Boezio, 1500 anni fa la condanna a morte. E il silenzio di Cassiodoro
Il filosofo romano giustiziato a Pavia fu vittima di un’accusa infondata, come osserva il medievista Ghisalberti

Il 23 ottobre la Chiesa ha celebrato la festa liturgica di san Severino Boezio, canonizzato come martire da Leone XIII. Lo ha fatto nel giorno presunto della sua morte, millecinquecento or sono, quando - mandante il re ostrogoto Teodorico il Grande - venne giustiziato a Pavia, non lontano dalla basilica di San Pietro in Ciel d’Oro dove ora, nella cripta, in un’urna recentemente restaurata, le sue spoglie oggetto di indagini affidate dalla diocesi all’antropologa forense Cristina Cattaneo, riposano insieme a quelle di sant’Agostino e di re Liutprando. Se è vero che al ricordo del XV centenario dell’esecuzione del grande filosofo romano, a Pavia, forse, si è preferito dare maggior lustro al V centenario della battaglia che lì segnò una svolta nell’assetto politico europeo (ma un importante convegno di tre giorni si è tenuto in settembre su iniziativa della Fondazione Regit - Centro di ricerche sul Regnum Italicum), è pure vero che Boezio – la cui data di esecuzione per alcuni potrebbe essere spostata di un anno – resta ancora una figura più famosa che realmente conosciuta.

__________

# ISTRUZIONI DEL COMPITO
Riprendi l'articolo su Boezio dal punto in cui si interrompe e proseguine la stesura. Le righe del dataset non hanno alcun ruolo in questo esercizio.

__________

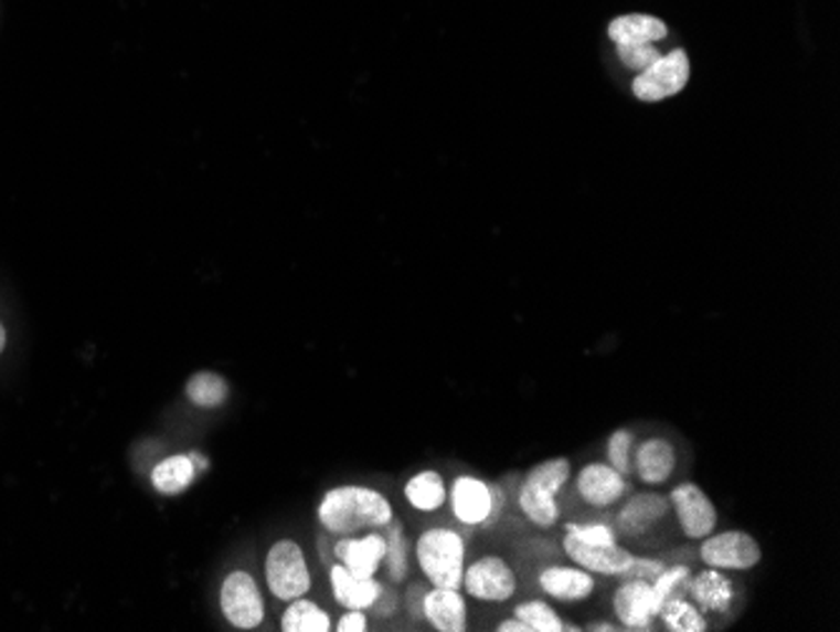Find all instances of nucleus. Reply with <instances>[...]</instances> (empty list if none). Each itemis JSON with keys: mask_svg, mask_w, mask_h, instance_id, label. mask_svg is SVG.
<instances>
[{"mask_svg": "<svg viewBox=\"0 0 840 632\" xmlns=\"http://www.w3.org/2000/svg\"><path fill=\"white\" fill-rule=\"evenodd\" d=\"M194 474H196V466L192 462V456H169L153 468L151 478L159 494L174 496V494H182L187 486L192 484Z\"/></svg>", "mask_w": 840, "mask_h": 632, "instance_id": "b1692460", "label": "nucleus"}, {"mask_svg": "<svg viewBox=\"0 0 840 632\" xmlns=\"http://www.w3.org/2000/svg\"><path fill=\"white\" fill-rule=\"evenodd\" d=\"M340 565H345L352 575L373 577L385 559V537L370 531L365 537H340L336 545Z\"/></svg>", "mask_w": 840, "mask_h": 632, "instance_id": "6ab92c4d", "label": "nucleus"}, {"mask_svg": "<svg viewBox=\"0 0 840 632\" xmlns=\"http://www.w3.org/2000/svg\"><path fill=\"white\" fill-rule=\"evenodd\" d=\"M576 492L594 509H607L621 502L629 492L627 476L607 462H592L576 474Z\"/></svg>", "mask_w": 840, "mask_h": 632, "instance_id": "ddd939ff", "label": "nucleus"}, {"mask_svg": "<svg viewBox=\"0 0 840 632\" xmlns=\"http://www.w3.org/2000/svg\"><path fill=\"white\" fill-rule=\"evenodd\" d=\"M460 587L478 602H509L519 592V577L503 557L486 555L466 567Z\"/></svg>", "mask_w": 840, "mask_h": 632, "instance_id": "6e6552de", "label": "nucleus"}, {"mask_svg": "<svg viewBox=\"0 0 840 632\" xmlns=\"http://www.w3.org/2000/svg\"><path fill=\"white\" fill-rule=\"evenodd\" d=\"M385 559H387V572H391L393 582H401L405 572H408V557H405V535L397 525H387L385 537Z\"/></svg>", "mask_w": 840, "mask_h": 632, "instance_id": "7c9ffc66", "label": "nucleus"}, {"mask_svg": "<svg viewBox=\"0 0 840 632\" xmlns=\"http://www.w3.org/2000/svg\"><path fill=\"white\" fill-rule=\"evenodd\" d=\"M659 608H662V600L657 598L652 580H645V577H627L612 600V610L619 625L637 632L652 630Z\"/></svg>", "mask_w": 840, "mask_h": 632, "instance_id": "9d476101", "label": "nucleus"}, {"mask_svg": "<svg viewBox=\"0 0 840 632\" xmlns=\"http://www.w3.org/2000/svg\"><path fill=\"white\" fill-rule=\"evenodd\" d=\"M336 630L338 632H365L368 630L365 610H348V615L340 618Z\"/></svg>", "mask_w": 840, "mask_h": 632, "instance_id": "473e14b6", "label": "nucleus"}, {"mask_svg": "<svg viewBox=\"0 0 840 632\" xmlns=\"http://www.w3.org/2000/svg\"><path fill=\"white\" fill-rule=\"evenodd\" d=\"M614 49H617V59L621 66L635 71V74L645 71L647 66H652V63L662 56L657 49V43H647V41H617L614 43Z\"/></svg>", "mask_w": 840, "mask_h": 632, "instance_id": "cd10ccee", "label": "nucleus"}, {"mask_svg": "<svg viewBox=\"0 0 840 632\" xmlns=\"http://www.w3.org/2000/svg\"><path fill=\"white\" fill-rule=\"evenodd\" d=\"M635 433L629 429H617L607 439V464H612L617 472L625 476L631 474V456H635Z\"/></svg>", "mask_w": 840, "mask_h": 632, "instance_id": "c85d7f7f", "label": "nucleus"}, {"mask_svg": "<svg viewBox=\"0 0 840 632\" xmlns=\"http://www.w3.org/2000/svg\"><path fill=\"white\" fill-rule=\"evenodd\" d=\"M667 499H670V512H674L677 525H680L682 535L688 539L700 541L717 529V522H720L717 507L700 484L694 482L677 484Z\"/></svg>", "mask_w": 840, "mask_h": 632, "instance_id": "1a4fd4ad", "label": "nucleus"}, {"mask_svg": "<svg viewBox=\"0 0 840 632\" xmlns=\"http://www.w3.org/2000/svg\"><path fill=\"white\" fill-rule=\"evenodd\" d=\"M572 478V462L566 456L544 459L529 468L519 486V509L531 525L539 529H551L562 517L556 496Z\"/></svg>", "mask_w": 840, "mask_h": 632, "instance_id": "f03ea898", "label": "nucleus"}, {"mask_svg": "<svg viewBox=\"0 0 840 632\" xmlns=\"http://www.w3.org/2000/svg\"><path fill=\"white\" fill-rule=\"evenodd\" d=\"M265 575L267 587L273 590L275 598L285 602L305 598L312 584L302 547L293 539H279L277 545H273V549L267 552Z\"/></svg>", "mask_w": 840, "mask_h": 632, "instance_id": "0eeeda50", "label": "nucleus"}, {"mask_svg": "<svg viewBox=\"0 0 840 632\" xmlns=\"http://www.w3.org/2000/svg\"><path fill=\"white\" fill-rule=\"evenodd\" d=\"M564 552L574 565L602 577H621V580L645 577V580H655L664 570L662 559L637 557L627 547H621L619 541H582L564 535Z\"/></svg>", "mask_w": 840, "mask_h": 632, "instance_id": "7ed1b4c3", "label": "nucleus"}, {"mask_svg": "<svg viewBox=\"0 0 840 632\" xmlns=\"http://www.w3.org/2000/svg\"><path fill=\"white\" fill-rule=\"evenodd\" d=\"M450 507L456 519L466 527H481L496 519L501 509V496L491 484L478 476H458L450 489Z\"/></svg>", "mask_w": 840, "mask_h": 632, "instance_id": "9b49d317", "label": "nucleus"}, {"mask_svg": "<svg viewBox=\"0 0 840 632\" xmlns=\"http://www.w3.org/2000/svg\"><path fill=\"white\" fill-rule=\"evenodd\" d=\"M690 577H692V570L688 565H672V567L664 565V570L652 580L657 598L664 602L670 598H677V594H684L688 592Z\"/></svg>", "mask_w": 840, "mask_h": 632, "instance_id": "c756f323", "label": "nucleus"}, {"mask_svg": "<svg viewBox=\"0 0 840 632\" xmlns=\"http://www.w3.org/2000/svg\"><path fill=\"white\" fill-rule=\"evenodd\" d=\"M227 393H230L227 381H224L222 376L210 373V370H199V373L189 378L187 383V399L196 405H204V409H212V405L224 403L227 401Z\"/></svg>", "mask_w": 840, "mask_h": 632, "instance_id": "bb28decb", "label": "nucleus"}, {"mask_svg": "<svg viewBox=\"0 0 840 632\" xmlns=\"http://www.w3.org/2000/svg\"><path fill=\"white\" fill-rule=\"evenodd\" d=\"M690 56L684 49H672L664 56H659L652 66L639 71L631 81V94L642 104H659L664 98L682 94L690 84Z\"/></svg>", "mask_w": 840, "mask_h": 632, "instance_id": "39448f33", "label": "nucleus"}, {"mask_svg": "<svg viewBox=\"0 0 840 632\" xmlns=\"http://www.w3.org/2000/svg\"><path fill=\"white\" fill-rule=\"evenodd\" d=\"M539 587L556 602H584L596 592V580L580 565H549L539 572Z\"/></svg>", "mask_w": 840, "mask_h": 632, "instance_id": "2eb2a0df", "label": "nucleus"}, {"mask_svg": "<svg viewBox=\"0 0 840 632\" xmlns=\"http://www.w3.org/2000/svg\"><path fill=\"white\" fill-rule=\"evenodd\" d=\"M513 615L523 620L529 625L531 632H564V630H574V625H566L564 618L551 608L544 600H527L517 604Z\"/></svg>", "mask_w": 840, "mask_h": 632, "instance_id": "a878e982", "label": "nucleus"}, {"mask_svg": "<svg viewBox=\"0 0 840 632\" xmlns=\"http://www.w3.org/2000/svg\"><path fill=\"white\" fill-rule=\"evenodd\" d=\"M332 630V622L328 612H322L318 604L297 598L290 600V608L283 615V632H328Z\"/></svg>", "mask_w": 840, "mask_h": 632, "instance_id": "393cba45", "label": "nucleus"}, {"mask_svg": "<svg viewBox=\"0 0 840 632\" xmlns=\"http://www.w3.org/2000/svg\"><path fill=\"white\" fill-rule=\"evenodd\" d=\"M564 535L582 539V541H619V535L614 531L609 525H602V522H592V525H564Z\"/></svg>", "mask_w": 840, "mask_h": 632, "instance_id": "2f4dec72", "label": "nucleus"}, {"mask_svg": "<svg viewBox=\"0 0 840 632\" xmlns=\"http://www.w3.org/2000/svg\"><path fill=\"white\" fill-rule=\"evenodd\" d=\"M496 630H499V632H531L527 622L519 620L517 615L509 618V620H501L499 628H496Z\"/></svg>", "mask_w": 840, "mask_h": 632, "instance_id": "72a5a7b5", "label": "nucleus"}, {"mask_svg": "<svg viewBox=\"0 0 840 632\" xmlns=\"http://www.w3.org/2000/svg\"><path fill=\"white\" fill-rule=\"evenodd\" d=\"M677 472V449L670 439L649 436L635 446L631 456V474L647 486H659L670 482Z\"/></svg>", "mask_w": 840, "mask_h": 632, "instance_id": "4468645a", "label": "nucleus"}, {"mask_svg": "<svg viewBox=\"0 0 840 632\" xmlns=\"http://www.w3.org/2000/svg\"><path fill=\"white\" fill-rule=\"evenodd\" d=\"M446 484L444 476L438 472H421L415 474L408 484H405V499H408L415 509L421 512H436L438 507H444L446 502Z\"/></svg>", "mask_w": 840, "mask_h": 632, "instance_id": "5701e85b", "label": "nucleus"}, {"mask_svg": "<svg viewBox=\"0 0 840 632\" xmlns=\"http://www.w3.org/2000/svg\"><path fill=\"white\" fill-rule=\"evenodd\" d=\"M3 348H6V328L3 323H0V354H3Z\"/></svg>", "mask_w": 840, "mask_h": 632, "instance_id": "c9c22d12", "label": "nucleus"}, {"mask_svg": "<svg viewBox=\"0 0 840 632\" xmlns=\"http://www.w3.org/2000/svg\"><path fill=\"white\" fill-rule=\"evenodd\" d=\"M607 35L609 41H647V43H659L670 35V29L662 18L657 15H647V13H627V15H617L614 21L607 25Z\"/></svg>", "mask_w": 840, "mask_h": 632, "instance_id": "412c9836", "label": "nucleus"}, {"mask_svg": "<svg viewBox=\"0 0 840 632\" xmlns=\"http://www.w3.org/2000/svg\"><path fill=\"white\" fill-rule=\"evenodd\" d=\"M415 557L433 587H460L466 570V541L458 531L444 527L423 531L415 545Z\"/></svg>", "mask_w": 840, "mask_h": 632, "instance_id": "20e7f679", "label": "nucleus"}, {"mask_svg": "<svg viewBox=\"0 0 840 632\" xmlns=\"http://www.w3.org/2000/svg\"><path fill=\"white\" fill-rule=\"evenodd\" d=\"M688 594H690V600L704 612V615H708V612L722 615V612H727L730 608H733V602L737 598V590H735V582L730 580V575L725 570L704 567L702 572L690 577Z\"/></svg>", "mask_w": 840, "mask_h": 632, "instance_id": "dca6fc26", "label": "nucleus"}, {"mask_svg": "<svg viewBox=\"0 0 840 632\" xmlns=\"http://www.w3.org/2000/svg\"><path fill=\"white\" fill-rule=\"evenodd\" d=\"M222 612L234 628L252 630L265 620V600H262L257 582L249 572H232L222 584Z\"/></svg>", "mask_w": 840, "mask_h": 632, "instance_id": "f8f14e48", "label": "nucleus"}, {"mask_svg": "<svg viewBox=\"0 0 840 632\" xmlns=\"http://www.w3.org/2000/svg\"><path fill=\"white\" fill-rule=\"evenodd\" d=\"M332 594L336 600L348 610H368L373 608L375 600L381 598L383 587L378 584L373 577H358L352 575L345 565H332L330 570Z\"/></svg>", "mask_w": 840, "mask_h": 632, "instance_id": "aec40b11", "label": "nucleus"}, {"mask_svg": "<svg viewBox=\"0 0 840 632\" xmlns=\"http://www.w3.org/2000/svg\"><path fill=\"white\" fill-rule=\"evenodd\" d=\"M700 559L704 567H715V570L747 572L763 562V547L745 529H715L700 539Z\"/></svg>", "mask_w": 840, "mask_h": 632, "instance_id": "423d86ee", "label": "nucleus"}, {"mask_svg": "<svg viewBox=\"0 0 840 632\" xmlns=\"http://www.w3.org/2000/svg\"><path fill=\"white\" fill-rule=\"evenodd\" d=\"M657 620L670 632H708L710 622L708 615L694 604L690 598L684 594H677V598H670L662 602L659 608Z\"/></svg>", "mask_w": 840, "mask_h": 632, "instance_id": "4be33fe9", "label": "nucleus"}, {"mask_svg": "<svg viewBox=\"0 0 840 632\" xmlns=\"http://www.w3.org/2000/svg\"><path fill=\"white\" fill-rule=\"evenodd\" d=\"M318 519L330 535L350 537L363 529H381L391 525L393 507L381 492L370 489V486L345 484L322 496Z\"/></svg>", "mask_w": 840, "mask_h": 632, "instance_id": "f257e3e1", "label": "nucleus"}, {"mask_svg": "<svg viewBox=\"0 0 840 632\" xmlns=\"http://www.w3.org/2000/svg\"><path fill=\"white\" fill-rule=\"evenodd\" d=\"M423 615L438 632L468 630V604L458 587H433L423 598Z\"/></svg>", "mask_w": 840, "mask_h": 632, "instance_id": "f3484780", "label": "nucleus"}, {"mask_svg": "<svg viewBox=\"0 0 840 632\" xmlns=\"http://www.w3.org/2000/svg\"><path fill=\"white\" fill-rule=\"evenodd\" d=\"M589 630H596V632H614V630H617V628H614L612 625V622H596V625H589Z\"/></svg>", "mask_w": 840, "mask_h": 632, "instance_id": "f704fd0d", "label": "nucleus"}, {"mask_svg": "<svg viewBox=\"0 0 840 632\" xmlns=\"http://www.w3.org/2000/svg\"><path fill=\"white\" fill-rule=\"evenodd\" d=\"M670 514V499L657 492H642L629 496L619 512V531L627 537H639L659 525Z\"/></svg>", "mask_w": 840, "mask_h": 632, "instance_id": "a211bd4d", "label": "nucleus"}]
</instances>
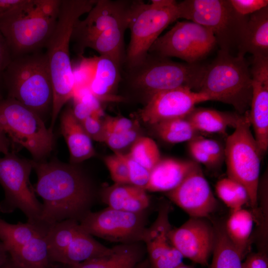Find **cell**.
Masks as SVG:
<instances>
[{
  "mask_svg": "<svg viewBox=\"0 0 268 268\" xmlns=\"http://www.w3.org/2000/svg\"><path fill=\"white\" fill-rule=\"evenodd\" d=\"M37 176L34 189L43 201L41 221L48 226L66 219L78 221L92 205L94 192L86 175L75 164L58 160H32Z\"/></svg>",
  "mask_w": 268,
  "mask_h": 268,
  "instance_id": "cell-1",
  "label": "cell"
},
{
  "mask_svg": "<svg viewBox=\"0 0 268 268\" xmlns=\"http://www.w3.org/2000/svg\"><path fill=\"white\" fill-rule=\"evenodd\" d=\"M96 2V0H61L55 28L45 47L52 85L50 128L52 131L63 107L72 98L74 93L73 67L69 54L73 28L80 17L87 13Z\"/></svg>",
  "mask_w": 268,
  "mask_h": 268,
  "instance_id": "cell-2",
  "label": "cell"
},
{
  "mask_svg": "<svg viewBox=\"0 0 268 268\" xmlns=\"http://www.w3.org/2000/svg\"><path fill=\"white\" fill-rule=\"evenodd\" d=\"M135 0H97L86 17L75 24L71 40L81 57L86 48L99 55L116 58L125 51L124 35L129 28Z\"/></svg>",
  "mask_w": 268,
  "mask_h": 268,
  "instance_id": "cell-3",
  "label": "cell"
},
{
  "mask_svg": "<svg viewBox=\"0 0 268 268\" xmlns=\"http://www.w3.org/2000/svg\"><path fill=\"white\" fill-rule=\"evenodd\" d=\"M206 66L178 63L149 53L140 62L123 67L120 84L146 103L155 94L178 88L199 92Z\"/></svg>",
  "mask_w": 268,
  "mask_h": 268,
  "instance_id": "cell-4",
  "label": "cell"
},
{
  "mask_svg": "<svg viewBox=\"0 0 268 268\" xmlns=\"http://www.w3.org/2000/svg\"><path fill=\"white\" fill-rule=\"evenodd\" d=\"M7 97L14 99L41 117L52 110L53 91L45 53L41 50L12 58L2 76Z\"/></svg>",
  "mask_w": 268,
  "mask_h": 268,
  "instance_id": "cell-5",
  "label": "cell"
},
{
  "mask_svg": "<svg viewBox=\"0 0 268 268\" xmlns=\"http://www.w3.org/2000/svg\"><path fill=\"white\" fill-rule=\"evenodd\" d=\"M61 0H28L18 12L0 21L12 58L45 48L55 28Z\"/></svg>",
  "mask_w": 268,
  "mask_h": 268,
  "instance_id": "cell-6",
  "label": "cell"
},
{
  "mask_svg": "<svg viewBox=\"0 0 268 268\" xmlns=\"http://www.w3.org/2000/svg\"><path fill=\"white\" fill-rule=\"evenodd\" d=\"M180 18L208 29L220 50L243 56L248 16L239 14L230 0H185L178 2Z\"/></svg>",
  "mask_w": 268,
  "mask_h": 268,
  "instance_id": "cell-7",
  "label": "cell"
},
{
  "mask_svg": "<svg viewBox=\"0 0 268 268\" xmlns=\"http://www.w3.org/2000/svg\"><path fill=\"white\" fill-rule=\"evenodd\" d=\"M199 92L210 100L232 106L243 115L250 109L252 96L250 68L244 56L219 50L205 71Z\"/></svg>",
  "mask_w": 268,
  "mask_h": 268,
  "instance_id": "cell-8",
  "label": "cell"
},
{
  "mask_svg": "<svg viewBox=\"0 0 268 268\" xmlns=\"http://www.w3.org/2000/svg\"><path fill=\"white\" fill-rule=\"evenodd\" d=\"M179 18L175 0H152L149 4L135 0L128 28L130 40L122 67H132L143 60L162 32Z\"/></svg>",
  "mask_w": 268,
  "mask_h": 268,
  "instance_id": "cell-9",
  "label": "cell"
},
{
  "mask_svg": "<svg viewBox=\"0 0 268 268\" xmlns=\"http://www.w3.org/2000/svg\"><path fill=\"white\" fill-rule=\"evenodd\" d=\"M250 127L248 111L226 139L224 160L228 178L245 187L249 203L255 209L258 206L260 165L264 154Z\"/></svg>",
  "mask_w": 268,
  "mask_h": 268,
  "instance_id": "cell-10",
  "label": "cell"
},
{
  "mask_svg": "<svg viewBox=\"0 0 268 268\" xmlns=\"http://www.w3.org/2000/svg\"><path fill=\"white\" fill-rule=\"evenodd\" d=\"M0 127L11 144L25 148L35 161H42L53 149V131L37 113L14 99L0 100Z\"/></svg>",
  "mask_w": 268,
  "mask_h": 268,
  "instance_id": "cell-11",
  "label": "cell"
},
{
  "mask_svg": "<svg viewBox=\"0 0 268 268\" xmlns=\"http://www.w3.org/2000/svg\"><path fill=\"white\" fill-rule=\"evenodd\" d=\"M32 169V160L20 158L13 152L0 157V184L4 192L0 211L9 213L19 209L28 222L44 225L41 219L42 203L36 198L29 181Z\"/></svg>",
  "mask_w": 268,
  "mask_h": 268,
  "instance_id": "cell-12",
  "label": "cell"
},
{
  "mask_svg": "<svg viewBox=\"0 0 268 268\" xmlns=\"http://www.w3.org/2000/svg\"><path fill=\"white\" fill-rule=\"evenodd\" d=\"M216 45L213 34L207 28L191 21H179L155 40L148 53L194 64L205 57Z\"/></svg>",
  "mask_w": 268,
  "mask_h": 268,
  "instance_id": "cell-13",
  "label": "cell"
},
{
  "mask_svg": "<svg viewBox=\"0 0 268 268\" xmlns=\"http://www.w3.org/2000/svg\"><path fill=\"white\" fill-rule=\"evenodd\" d=\"M145 211L132 213L108 207L97 212L89 211L79 223L87 233L110 242H142L147 228Z\"/></svg>",
  "mask_w": 268,
  "mask_h": 268,
  "instance_id": "cell-14",
  "label": "cell"
},
{
  "mask_svg": "<svg viewBox=\"0 0 268 268\" xmlns=\"http://www.w3.org/2000/svg\"><path fill=\"white\" fill-rule=\"evenodd\" d=\"M210 101L207 95L187 88L161 92L153 96L139 111L140 119L153 126L162 121L186 117L198 103Z\"/></svg>",
  "mask_w": 268,
  "mask_h": 268,
  "instance_id": "cell-15",
  "label": "cell"
},
{
  "mask_svg": "<svg viewBox=\"0 0 268 268\" xmlns=\"http://www.w3.org/2000/svg\"><path fill=\"white\" fill-rule=\"evenodd\" d=\"M169 237L184 258L208 266L214 246L215 229L206 218L190 217L179 227L171 228Z\"/></svg>",
  "mask_w": 268,
  "mask_h": 268,
  "instance_id": "cell-16",
  "label": "cell"
},
{
  "mask_svg": "<svg viewBox=\"0 0 268 268\" xmlns=\"http://www.w3.org/2000/svg\"><path fill=\"white\" fill-rule=\"evenodd\" d=\"M167 197L191 217L207 218L218 202L197 163L181 183L167 192Z\"/></svg>",
  "mask_w": 268,
  "mask_h": 268,
  "instance_id": "cell-17",
  "label": "cell"
},
{
  "mask_svg": "<svg viewBox=\"0 0 268 268\" xmlns=\"http://www.w3.org/2000/svg\"><path fill=\"white\" fill-rule=\"evenodd\" d=\"M170 210L169 205H162L156 220L144 233L142 242L145 245L149 268H177L183 264L184 258L169 237L171 229Z\"/></svg>",
  "mask_w": 268,
  "mask_h": 268,
  "instance_id": "cell-18",
  "label": "cell"
},
{
  "mask_svg": "<svg viewBox=\"0 0 268 268\" xmlns=\"http://www.w3.org/2000/svg\"><path fill=\"white\" fill-rule=\"evenodd\" d=\"M252 96L249 110L255 138L263 154L268 148V57H253Z\"/></svg>",
  "mask_w": 268,
  "mask_h": 268,
  "instance_id": "cell-19",
  "label": "cell"
},
{
  "mask_svg": "<svg viewBox=\"0 0 268 268\" xmlns=\"http://www.w3.org/2000/svg\"><path fill=\"white\" fill-rule=\"evenodd\" d=\"M122 67L110 58L96 56L95 70L88 88L100 102L125 101L117 91L121 81Z\"/></svg>",
  "mask_w": 268,
  "mask_h": 268,
  "instance_id": "cell-20",
  "label": "cell"
},
{
  "mask_svg": "<svg viewBox=\"0 0 268 268\" xmlns=\"http://www.w3.org/2000/svg\"><path fill=\"white\" fill-rule=\"evenodd\" d=\"M61 130L67 145L71 164H76L96 154L92 139L81 122L74 116L72 108L65 110L61 116Z\"/></svg>",
  "mask_w": 268,
  "mask_h": 268,
  "instance_id": "cell-21",
  "label": "cell"
},
{
  "mask_svg": "<svg viewBox=\"0 0 268 268\" xmlns=\"http://www.w3.org/2000/svg\"><path fill=\"white\" fill-rule=\"evenodd\" d=\"M197 163L167 158L160 160L151 170L145 188L149 192H170L177 187Z\"/></svg>",
  "mask_w": 268,
  "mask_h": 268,
  "instance_id": "cell-22",
  "label": "cell"
},
{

__________

# RISPOSTA ATTESA
Eppure i motivi per scoprirlo o riscoprirlo non mancano. Pochi come lui hanno coltivato il sogno di custodire l’eredità culturale dei Greci e dei Romani – “religione di Pietro” compresa – nell’ordine creato dai popoli germanici. Poche altre opere come le sue hanno influenzato la filosofia cristiana medievale. E cosa dire poi dei cinque libri, in prosa e versi, vergati nei mesi della prigionia, che sotto il titolo De consolatione philosophiae, hanno costituito una mirabile riflessione – connubio di valori socratici, stoici, ma pure del nascente cristianesimo – sulla provvidenza e la sofferenza, il bene e il male, l’amore della patria e la convivenza pacifica, la felicità e la morte?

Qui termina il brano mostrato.